Friday, June 05, 2009

 

Ain't so bad

President B. Hussein Obama is polling "very popular" these days. Why shouldn't he?

Time magazine puts Obama or his underbitten wife on its cover every other cover, replete with He's-Saving-The-World headlines, all the while ignoring Obama's "We are out of money" quick fits of presidential honesty.

According to the Campaign for Working Families, Obama ain't so bad (apologies to Rocky III), politically-speaking:

While he remains personally popular, many of his policies poll terribly. For example, yesterday in his speech to the Muslim world at Cairo University, the president reiterated his intention to shut down the terrorist detention facility at Guantanamo Bay, Cuba. But a Gallup poll released this week finds that 65% of Americans oppose closing GITMO, and 74% oppose bringing GITMO detainees to the United States. And get this: Only 18% of the public is buying Obama’s argument that we must close GITMO because the prison has somehow "weakened" or undermined our national security.

In a column today, Stuart Taylor of National Journal provides another example of how out-of-step Obama is by pointing to the president’s nomination of Sonia Sotomayor to the Supreme Court. Judge Sotomayor’s controversial comments about wise Latina women making better decisions than white men question her commitment to colorblind justice. Her ruling in the Ricci case only reinforced the concerns of many Americans about the injustice of special preferences and racial quotas. And as Taylor notes, a "major Quinnipiac poll" of 3,000 voters finds strong opposition to race-based preferences.

According to the Quinnipiac poll, "American voters say 55-to-36 percent that affirmative action should be abolished, and disagree 71-to-19 percent with Supreme Court nominee Sonia Sotomayor’s ruling in the New Haven firefighters' case. ... Even Democrats say 59-to-27 percent that New Haven was wrong to throw out the promotional exam because no black firefighters scored well enough to be promoted." And, by 53%-to-33%, blacks also saw the injustice of Sotormayor’s ruling in the Ricci case, as did Hispanics by a margin of 68%-to-24%.

In recent days, numerous Sotomayor speeches have been discovered that indicate her "wise Latina" comment was not just a one-off misstatement, as the White House has insisted, but a deeply held belief she repeatedly expressed. It’s a view that most Americans overwhelmingly reject.

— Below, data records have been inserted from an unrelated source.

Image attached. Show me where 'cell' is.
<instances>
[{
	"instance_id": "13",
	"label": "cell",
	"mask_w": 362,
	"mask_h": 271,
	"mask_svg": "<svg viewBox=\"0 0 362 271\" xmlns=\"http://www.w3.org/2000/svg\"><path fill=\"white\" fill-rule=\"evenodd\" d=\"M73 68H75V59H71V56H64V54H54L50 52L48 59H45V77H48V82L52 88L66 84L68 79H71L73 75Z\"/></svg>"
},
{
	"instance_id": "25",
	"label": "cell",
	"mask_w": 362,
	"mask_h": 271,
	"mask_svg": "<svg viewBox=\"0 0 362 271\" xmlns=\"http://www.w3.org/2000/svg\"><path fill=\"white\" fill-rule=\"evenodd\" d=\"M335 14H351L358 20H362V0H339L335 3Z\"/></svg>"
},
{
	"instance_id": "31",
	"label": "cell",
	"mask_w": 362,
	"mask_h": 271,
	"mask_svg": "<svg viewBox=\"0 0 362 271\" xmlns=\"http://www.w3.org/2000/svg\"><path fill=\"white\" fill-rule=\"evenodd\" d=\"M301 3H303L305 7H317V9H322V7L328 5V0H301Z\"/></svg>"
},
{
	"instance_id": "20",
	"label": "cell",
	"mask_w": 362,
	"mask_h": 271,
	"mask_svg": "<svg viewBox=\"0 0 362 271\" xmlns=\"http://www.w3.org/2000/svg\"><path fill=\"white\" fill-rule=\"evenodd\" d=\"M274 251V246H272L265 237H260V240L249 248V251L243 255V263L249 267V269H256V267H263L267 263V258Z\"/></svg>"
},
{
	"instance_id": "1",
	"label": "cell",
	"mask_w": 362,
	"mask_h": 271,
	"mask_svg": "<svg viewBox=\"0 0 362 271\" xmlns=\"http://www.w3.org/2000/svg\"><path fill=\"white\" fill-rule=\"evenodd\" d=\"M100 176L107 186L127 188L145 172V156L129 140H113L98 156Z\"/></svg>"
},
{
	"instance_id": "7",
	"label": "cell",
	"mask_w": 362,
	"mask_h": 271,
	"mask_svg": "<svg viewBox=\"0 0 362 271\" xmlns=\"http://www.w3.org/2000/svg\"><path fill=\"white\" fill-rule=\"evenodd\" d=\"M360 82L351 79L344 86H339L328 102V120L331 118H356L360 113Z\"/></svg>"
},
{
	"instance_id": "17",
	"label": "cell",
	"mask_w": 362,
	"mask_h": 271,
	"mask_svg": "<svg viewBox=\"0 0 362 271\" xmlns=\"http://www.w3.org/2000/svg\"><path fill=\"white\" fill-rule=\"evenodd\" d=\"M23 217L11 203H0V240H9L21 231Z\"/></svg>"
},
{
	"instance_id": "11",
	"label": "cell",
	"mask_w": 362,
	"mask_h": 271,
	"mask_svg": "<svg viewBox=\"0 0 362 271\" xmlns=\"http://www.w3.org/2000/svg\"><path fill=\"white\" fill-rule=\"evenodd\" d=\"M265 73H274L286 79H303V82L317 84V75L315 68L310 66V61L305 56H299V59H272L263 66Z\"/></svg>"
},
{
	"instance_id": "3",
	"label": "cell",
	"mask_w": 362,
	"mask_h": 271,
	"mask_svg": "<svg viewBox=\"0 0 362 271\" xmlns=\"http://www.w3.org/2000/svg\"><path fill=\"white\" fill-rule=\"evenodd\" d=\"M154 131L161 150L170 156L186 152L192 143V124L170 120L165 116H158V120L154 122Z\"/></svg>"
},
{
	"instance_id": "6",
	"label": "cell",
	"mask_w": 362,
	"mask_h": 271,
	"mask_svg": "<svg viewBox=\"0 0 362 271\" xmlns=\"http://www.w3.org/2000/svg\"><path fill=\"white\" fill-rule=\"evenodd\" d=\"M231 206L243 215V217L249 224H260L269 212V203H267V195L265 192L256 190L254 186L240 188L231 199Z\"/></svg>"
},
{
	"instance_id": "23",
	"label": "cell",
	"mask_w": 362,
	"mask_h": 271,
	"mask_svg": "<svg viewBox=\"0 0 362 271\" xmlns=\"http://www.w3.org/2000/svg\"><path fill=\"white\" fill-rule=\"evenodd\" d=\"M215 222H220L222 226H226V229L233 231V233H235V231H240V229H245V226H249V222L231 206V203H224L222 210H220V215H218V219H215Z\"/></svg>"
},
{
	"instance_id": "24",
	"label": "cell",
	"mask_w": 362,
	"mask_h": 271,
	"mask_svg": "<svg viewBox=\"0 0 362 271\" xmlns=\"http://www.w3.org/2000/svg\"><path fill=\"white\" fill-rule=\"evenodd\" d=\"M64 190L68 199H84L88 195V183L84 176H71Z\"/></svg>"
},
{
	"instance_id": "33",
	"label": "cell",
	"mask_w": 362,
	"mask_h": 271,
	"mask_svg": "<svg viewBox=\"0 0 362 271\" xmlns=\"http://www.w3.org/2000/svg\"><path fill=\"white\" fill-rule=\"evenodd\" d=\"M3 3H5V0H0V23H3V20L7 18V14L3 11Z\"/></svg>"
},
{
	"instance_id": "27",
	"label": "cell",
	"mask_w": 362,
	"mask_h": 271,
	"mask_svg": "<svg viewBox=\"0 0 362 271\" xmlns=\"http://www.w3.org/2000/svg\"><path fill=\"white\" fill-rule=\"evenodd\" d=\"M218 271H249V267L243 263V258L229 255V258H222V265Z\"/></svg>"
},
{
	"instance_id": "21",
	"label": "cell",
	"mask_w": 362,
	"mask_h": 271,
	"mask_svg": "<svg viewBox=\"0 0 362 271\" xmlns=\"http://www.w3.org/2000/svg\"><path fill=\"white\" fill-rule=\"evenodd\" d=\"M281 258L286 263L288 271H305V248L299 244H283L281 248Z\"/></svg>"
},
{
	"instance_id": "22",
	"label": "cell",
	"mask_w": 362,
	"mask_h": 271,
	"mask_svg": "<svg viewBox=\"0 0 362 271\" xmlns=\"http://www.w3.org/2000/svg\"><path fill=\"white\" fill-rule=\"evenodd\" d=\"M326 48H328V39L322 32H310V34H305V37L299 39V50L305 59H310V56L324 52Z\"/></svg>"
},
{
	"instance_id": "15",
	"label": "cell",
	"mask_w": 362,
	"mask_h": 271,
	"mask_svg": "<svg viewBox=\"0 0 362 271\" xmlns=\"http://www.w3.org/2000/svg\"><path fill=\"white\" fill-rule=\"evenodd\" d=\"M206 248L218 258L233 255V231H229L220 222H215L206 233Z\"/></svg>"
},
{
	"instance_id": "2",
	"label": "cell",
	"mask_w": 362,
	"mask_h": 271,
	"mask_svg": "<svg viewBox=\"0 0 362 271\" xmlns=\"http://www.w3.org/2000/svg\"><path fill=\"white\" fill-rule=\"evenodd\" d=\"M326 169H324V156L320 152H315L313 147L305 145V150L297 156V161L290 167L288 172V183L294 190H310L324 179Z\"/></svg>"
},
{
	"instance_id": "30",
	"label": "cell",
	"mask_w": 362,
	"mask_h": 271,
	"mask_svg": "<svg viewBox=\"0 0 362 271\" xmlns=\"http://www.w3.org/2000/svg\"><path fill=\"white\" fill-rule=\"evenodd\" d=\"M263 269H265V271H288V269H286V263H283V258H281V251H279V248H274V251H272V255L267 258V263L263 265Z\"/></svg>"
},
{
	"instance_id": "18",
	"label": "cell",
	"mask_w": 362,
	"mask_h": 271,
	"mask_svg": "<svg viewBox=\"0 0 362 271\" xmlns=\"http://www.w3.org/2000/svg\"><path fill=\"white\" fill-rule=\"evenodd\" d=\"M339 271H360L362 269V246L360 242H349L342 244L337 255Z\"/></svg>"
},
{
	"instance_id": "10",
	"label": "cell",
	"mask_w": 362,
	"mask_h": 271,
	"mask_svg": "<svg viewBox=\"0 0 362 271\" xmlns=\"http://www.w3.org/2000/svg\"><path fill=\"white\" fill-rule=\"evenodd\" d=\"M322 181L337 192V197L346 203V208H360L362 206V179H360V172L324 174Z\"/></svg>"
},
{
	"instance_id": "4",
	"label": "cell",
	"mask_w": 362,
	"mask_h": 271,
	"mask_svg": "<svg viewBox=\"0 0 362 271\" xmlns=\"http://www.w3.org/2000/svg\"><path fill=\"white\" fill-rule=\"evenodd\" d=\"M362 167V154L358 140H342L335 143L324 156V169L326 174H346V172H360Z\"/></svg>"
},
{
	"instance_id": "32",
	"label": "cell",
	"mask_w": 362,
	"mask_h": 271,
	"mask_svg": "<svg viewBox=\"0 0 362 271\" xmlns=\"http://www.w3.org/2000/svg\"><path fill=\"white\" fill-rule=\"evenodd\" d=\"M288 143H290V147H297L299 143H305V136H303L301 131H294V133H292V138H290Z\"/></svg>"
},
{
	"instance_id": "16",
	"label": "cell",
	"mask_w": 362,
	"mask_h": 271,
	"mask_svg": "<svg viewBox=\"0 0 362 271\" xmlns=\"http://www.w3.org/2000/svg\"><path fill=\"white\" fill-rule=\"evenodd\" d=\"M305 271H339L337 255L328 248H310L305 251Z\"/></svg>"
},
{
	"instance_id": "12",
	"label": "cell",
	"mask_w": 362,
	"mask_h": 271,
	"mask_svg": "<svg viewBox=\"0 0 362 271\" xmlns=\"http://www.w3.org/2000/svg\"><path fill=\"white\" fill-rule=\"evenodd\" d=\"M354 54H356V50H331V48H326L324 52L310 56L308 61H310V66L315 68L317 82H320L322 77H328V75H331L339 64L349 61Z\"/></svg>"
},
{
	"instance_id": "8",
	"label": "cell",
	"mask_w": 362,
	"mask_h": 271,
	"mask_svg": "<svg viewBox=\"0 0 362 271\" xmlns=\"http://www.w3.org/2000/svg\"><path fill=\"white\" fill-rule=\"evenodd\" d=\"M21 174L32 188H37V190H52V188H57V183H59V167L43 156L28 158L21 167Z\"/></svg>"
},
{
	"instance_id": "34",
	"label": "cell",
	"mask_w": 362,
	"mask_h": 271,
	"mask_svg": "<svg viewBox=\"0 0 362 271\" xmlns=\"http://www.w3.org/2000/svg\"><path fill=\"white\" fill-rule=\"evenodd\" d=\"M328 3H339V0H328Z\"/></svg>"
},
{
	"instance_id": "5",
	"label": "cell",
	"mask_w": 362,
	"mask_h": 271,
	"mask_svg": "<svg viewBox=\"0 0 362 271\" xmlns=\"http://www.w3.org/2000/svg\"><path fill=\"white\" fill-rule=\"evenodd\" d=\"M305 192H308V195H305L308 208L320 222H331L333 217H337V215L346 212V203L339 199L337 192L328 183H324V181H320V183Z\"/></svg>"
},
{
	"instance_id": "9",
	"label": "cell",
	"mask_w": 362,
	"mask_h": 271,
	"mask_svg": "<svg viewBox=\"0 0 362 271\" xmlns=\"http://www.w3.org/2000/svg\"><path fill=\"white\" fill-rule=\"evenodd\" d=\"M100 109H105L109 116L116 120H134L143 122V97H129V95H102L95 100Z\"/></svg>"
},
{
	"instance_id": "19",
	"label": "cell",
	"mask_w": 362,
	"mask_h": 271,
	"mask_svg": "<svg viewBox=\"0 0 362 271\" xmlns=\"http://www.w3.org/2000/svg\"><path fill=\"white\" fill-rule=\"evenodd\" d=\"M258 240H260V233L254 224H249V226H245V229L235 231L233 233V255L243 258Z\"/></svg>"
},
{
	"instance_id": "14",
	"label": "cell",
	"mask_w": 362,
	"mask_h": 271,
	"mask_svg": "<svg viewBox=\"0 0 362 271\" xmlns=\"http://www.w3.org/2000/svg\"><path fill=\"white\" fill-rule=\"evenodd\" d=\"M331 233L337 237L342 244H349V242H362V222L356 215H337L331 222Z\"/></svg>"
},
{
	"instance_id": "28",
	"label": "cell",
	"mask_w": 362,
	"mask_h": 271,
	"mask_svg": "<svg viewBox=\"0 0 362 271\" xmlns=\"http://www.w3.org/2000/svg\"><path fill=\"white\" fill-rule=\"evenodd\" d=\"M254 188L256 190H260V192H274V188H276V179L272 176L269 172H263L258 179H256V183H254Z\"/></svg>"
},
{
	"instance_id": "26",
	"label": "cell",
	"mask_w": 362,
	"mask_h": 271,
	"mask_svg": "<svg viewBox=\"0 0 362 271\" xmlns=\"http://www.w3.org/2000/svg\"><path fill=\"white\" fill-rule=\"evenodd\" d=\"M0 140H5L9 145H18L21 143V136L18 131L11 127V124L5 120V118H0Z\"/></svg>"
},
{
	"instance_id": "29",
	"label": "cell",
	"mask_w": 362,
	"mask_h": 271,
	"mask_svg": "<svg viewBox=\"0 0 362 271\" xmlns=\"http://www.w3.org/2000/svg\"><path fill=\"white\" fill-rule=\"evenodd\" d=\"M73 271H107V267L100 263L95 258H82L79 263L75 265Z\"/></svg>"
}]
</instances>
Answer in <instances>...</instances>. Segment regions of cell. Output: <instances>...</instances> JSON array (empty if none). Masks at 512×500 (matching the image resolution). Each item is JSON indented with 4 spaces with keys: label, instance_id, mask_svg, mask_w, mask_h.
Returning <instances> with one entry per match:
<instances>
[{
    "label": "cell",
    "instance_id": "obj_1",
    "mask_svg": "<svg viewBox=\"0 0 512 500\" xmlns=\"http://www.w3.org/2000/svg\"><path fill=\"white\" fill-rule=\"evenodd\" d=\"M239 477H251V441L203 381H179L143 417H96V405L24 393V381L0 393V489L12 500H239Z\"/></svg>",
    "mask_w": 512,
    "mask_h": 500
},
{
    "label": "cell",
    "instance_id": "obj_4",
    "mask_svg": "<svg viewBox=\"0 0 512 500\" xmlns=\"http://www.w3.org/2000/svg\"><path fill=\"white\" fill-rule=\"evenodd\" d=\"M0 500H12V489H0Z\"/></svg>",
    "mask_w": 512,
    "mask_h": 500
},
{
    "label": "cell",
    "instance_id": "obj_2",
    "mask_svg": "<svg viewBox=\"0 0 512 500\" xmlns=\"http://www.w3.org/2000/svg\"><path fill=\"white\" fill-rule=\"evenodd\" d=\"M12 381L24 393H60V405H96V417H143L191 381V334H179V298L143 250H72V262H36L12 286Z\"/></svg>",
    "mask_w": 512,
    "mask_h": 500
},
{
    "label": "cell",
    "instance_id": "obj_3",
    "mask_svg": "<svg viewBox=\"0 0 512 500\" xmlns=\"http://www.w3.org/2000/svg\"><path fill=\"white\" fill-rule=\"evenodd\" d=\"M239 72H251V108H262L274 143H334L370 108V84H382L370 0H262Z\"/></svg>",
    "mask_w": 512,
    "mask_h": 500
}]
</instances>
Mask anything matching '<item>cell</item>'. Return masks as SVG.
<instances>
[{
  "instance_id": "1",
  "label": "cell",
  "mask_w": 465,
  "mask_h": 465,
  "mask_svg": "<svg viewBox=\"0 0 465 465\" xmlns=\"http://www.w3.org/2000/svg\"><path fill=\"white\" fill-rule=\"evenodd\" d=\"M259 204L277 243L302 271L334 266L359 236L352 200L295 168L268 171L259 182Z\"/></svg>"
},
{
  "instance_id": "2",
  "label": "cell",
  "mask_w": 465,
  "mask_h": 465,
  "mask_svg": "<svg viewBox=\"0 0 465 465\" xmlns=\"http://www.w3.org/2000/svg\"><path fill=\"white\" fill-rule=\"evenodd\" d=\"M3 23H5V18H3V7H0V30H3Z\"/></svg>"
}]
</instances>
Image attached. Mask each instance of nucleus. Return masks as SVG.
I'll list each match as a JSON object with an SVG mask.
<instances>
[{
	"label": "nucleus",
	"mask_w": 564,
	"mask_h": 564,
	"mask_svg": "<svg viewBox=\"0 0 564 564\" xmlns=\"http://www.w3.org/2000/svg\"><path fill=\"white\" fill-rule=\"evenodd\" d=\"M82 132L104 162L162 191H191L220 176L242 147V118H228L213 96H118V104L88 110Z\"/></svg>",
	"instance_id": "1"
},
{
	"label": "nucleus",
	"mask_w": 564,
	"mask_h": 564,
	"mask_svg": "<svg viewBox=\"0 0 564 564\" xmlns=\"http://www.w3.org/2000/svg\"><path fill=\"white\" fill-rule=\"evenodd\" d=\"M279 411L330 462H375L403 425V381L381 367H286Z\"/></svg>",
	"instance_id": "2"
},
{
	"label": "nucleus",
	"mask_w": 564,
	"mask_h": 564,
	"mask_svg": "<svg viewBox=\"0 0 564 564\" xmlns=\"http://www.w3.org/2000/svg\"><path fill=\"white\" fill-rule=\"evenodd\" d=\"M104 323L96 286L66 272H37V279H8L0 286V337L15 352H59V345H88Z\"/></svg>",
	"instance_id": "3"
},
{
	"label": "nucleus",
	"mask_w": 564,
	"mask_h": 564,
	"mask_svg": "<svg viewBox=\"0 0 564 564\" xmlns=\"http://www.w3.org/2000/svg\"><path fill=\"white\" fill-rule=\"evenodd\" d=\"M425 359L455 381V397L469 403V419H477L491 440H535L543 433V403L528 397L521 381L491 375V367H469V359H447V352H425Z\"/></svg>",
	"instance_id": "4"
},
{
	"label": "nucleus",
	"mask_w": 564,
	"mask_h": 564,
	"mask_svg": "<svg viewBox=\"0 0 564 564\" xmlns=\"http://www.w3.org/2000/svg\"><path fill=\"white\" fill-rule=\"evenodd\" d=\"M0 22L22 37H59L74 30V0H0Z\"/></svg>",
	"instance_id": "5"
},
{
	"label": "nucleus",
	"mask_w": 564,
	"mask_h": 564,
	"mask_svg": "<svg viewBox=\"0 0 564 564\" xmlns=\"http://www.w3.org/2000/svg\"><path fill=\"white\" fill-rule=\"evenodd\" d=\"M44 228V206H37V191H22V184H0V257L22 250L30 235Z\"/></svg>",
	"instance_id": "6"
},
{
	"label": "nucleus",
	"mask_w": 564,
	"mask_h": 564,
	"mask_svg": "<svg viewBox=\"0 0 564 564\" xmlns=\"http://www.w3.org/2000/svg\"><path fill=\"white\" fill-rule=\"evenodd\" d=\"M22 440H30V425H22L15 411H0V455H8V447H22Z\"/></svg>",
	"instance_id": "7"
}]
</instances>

A Rasmussen poll released this morning finds that 66% of voters "believe that well-qualified male and female judges would reach the same conclusion most of the time." Only 17% disagree. And, “By a virtually identical margin, 67%-to-16%, U.S. voters believe the same is true of well-qualified white and Hispanic judges." Yet, President Obama, who as a candidate promised to transcend race, has just nominated a liberal activist judge who is clearly committed – in word and deed – to race-based affirmative action.